The case of Ihor Kolomoisky illustrates both the possibilities and limits of wartime de-oligarchisation. Once emblematic of Ukraine’s captured state, he has faced criminal proceedings, incarceration on remand, and the effective loss of key holdings. Such developments would have been difficult to imagine without the political cover provided by war. Yet it would be misleading to conclude that oligarchic power has been eradicated. Economic concentration persists in several sectors, and the networks of influence built over decades do not dissolve overnight. Rather they have been forced into a more discreet and defensive posture, awaiting a post-war settlement that will define the rules of reconstruction.

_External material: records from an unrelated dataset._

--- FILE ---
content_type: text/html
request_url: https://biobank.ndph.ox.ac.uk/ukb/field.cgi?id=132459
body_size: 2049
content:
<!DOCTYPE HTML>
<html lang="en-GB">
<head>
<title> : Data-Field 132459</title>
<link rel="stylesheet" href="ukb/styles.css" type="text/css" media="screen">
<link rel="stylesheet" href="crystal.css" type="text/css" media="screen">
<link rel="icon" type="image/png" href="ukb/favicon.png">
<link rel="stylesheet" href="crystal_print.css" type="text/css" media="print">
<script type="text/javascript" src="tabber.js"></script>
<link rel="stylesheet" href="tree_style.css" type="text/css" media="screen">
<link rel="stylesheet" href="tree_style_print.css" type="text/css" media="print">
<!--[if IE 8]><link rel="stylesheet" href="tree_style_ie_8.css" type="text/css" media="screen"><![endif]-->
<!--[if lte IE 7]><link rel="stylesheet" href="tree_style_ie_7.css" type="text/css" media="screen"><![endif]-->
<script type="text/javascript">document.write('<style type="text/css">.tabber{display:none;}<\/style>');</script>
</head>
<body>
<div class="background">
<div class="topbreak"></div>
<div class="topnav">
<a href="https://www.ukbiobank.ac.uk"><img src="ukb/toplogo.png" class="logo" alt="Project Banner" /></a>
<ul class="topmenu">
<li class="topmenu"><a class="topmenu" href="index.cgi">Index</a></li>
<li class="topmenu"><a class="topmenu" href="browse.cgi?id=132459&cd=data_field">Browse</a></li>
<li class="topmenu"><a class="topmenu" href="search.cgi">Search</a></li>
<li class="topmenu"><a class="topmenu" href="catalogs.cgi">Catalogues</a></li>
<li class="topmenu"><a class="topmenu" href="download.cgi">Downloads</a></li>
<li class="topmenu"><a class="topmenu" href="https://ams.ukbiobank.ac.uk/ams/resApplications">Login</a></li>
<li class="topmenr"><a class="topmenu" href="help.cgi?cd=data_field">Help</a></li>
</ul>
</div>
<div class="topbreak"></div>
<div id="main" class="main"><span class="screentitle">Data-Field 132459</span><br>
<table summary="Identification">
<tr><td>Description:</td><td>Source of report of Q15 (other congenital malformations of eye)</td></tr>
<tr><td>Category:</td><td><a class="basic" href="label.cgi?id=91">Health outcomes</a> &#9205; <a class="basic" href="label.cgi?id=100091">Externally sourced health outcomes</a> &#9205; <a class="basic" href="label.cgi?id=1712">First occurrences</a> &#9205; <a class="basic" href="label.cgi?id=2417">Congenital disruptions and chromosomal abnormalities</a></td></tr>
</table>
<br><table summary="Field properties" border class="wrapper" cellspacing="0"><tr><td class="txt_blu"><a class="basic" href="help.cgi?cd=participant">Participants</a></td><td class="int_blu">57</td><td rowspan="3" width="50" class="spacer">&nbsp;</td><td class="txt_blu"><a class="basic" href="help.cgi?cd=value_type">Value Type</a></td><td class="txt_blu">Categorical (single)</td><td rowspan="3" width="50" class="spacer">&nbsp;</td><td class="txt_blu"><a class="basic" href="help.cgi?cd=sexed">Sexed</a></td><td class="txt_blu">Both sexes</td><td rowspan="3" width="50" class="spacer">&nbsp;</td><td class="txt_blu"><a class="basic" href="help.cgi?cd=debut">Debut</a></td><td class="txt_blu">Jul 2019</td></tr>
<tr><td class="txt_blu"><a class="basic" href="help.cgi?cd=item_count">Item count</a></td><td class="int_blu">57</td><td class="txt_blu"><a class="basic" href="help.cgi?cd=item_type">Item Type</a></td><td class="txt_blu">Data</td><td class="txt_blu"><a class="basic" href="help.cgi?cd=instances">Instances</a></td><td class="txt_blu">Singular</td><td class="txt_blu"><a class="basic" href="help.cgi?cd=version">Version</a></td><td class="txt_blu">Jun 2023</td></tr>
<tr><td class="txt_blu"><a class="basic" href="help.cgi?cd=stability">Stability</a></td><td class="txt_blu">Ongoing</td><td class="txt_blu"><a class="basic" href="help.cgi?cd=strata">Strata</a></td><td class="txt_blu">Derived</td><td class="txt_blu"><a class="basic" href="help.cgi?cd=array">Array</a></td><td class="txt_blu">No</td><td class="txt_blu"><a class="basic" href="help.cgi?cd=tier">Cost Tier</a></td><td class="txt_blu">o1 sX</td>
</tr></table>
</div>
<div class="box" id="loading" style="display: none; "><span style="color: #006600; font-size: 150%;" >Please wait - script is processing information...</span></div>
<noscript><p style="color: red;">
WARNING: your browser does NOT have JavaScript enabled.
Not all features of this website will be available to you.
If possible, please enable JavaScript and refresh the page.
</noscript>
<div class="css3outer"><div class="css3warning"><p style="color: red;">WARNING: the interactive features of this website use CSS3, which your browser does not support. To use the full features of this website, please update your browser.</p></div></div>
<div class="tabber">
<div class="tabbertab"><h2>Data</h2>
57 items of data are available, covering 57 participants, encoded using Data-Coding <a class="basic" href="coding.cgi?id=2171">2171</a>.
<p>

The international dimension further complicates the picture. Sanctions were intended not only to punish aggression but also to fracture elite support for war by targeting those with the most to lose. In practice they have had mixed results. Some oligarchs have indeed lost vast fortunes, but others have benefited from reduced competition and state largesse. Moreover sanctions have reinforced the bifurcation of global wealth into friendly and unfriendly jurisdictions, encouraging capital flight to less transparent financial centres and deepening the opacity of ownership structures. Oligarchic power has not vanished so much as migrated into more complex legal and geographical forms.
War also alters the social legitimacy of wealth. In both Russia and Ukraine, the moral economy of wartime places a premium on sacrifice, patriotism and visible contribution to the collective effort. Lavish consumption becomes suspect, and political survival requires public displays of alignment with national goals. This has constrained the largesse and excess that once defined oligarchic culture, but it has not necessarily reduced underlying influence. Power exercised quietly through procurement contracts, reconstruction planning and regulatory exemptions may prove more durable than the flamboyant media baronies of the past.
The question then is not whether oligarchs have been weakened in an absolute sense, but how their power has been reshaped by war. In Russia it has been narrowed and subordinated, folded into a wartime command economy that tolerates wealth only insofar as it serves the regime’s objectives. In Ukraine it has been challenged and partially rolled back, yet not entirely dismantled, constrained by public scrutiny and the demands of European integration but still present beneath the surface. In both cases, invasion has acted less as an executioner than as an alchemist, transforming the visible form of oligarchic power while preserving its underlying logic.
Whether this transformation proves temporary or lasting will depend on the post-war order. Reconstruction, privatisation and foreign investment will create vast new opportunities for influence. Without strong institutions, transparent governance and sustained political will, old patterns may reassert themselves under new names. War has weakened the oligarchs’ confidence and altered their methods, but it has not resolved the deeper structural conditions that allowed them to flourish. The danger is not that oligarchic power will return unchanged, but that it will do so disguised, embedded within the machinery of recovery and shielded by the very narratives of resilience and unity that war has made indispensable.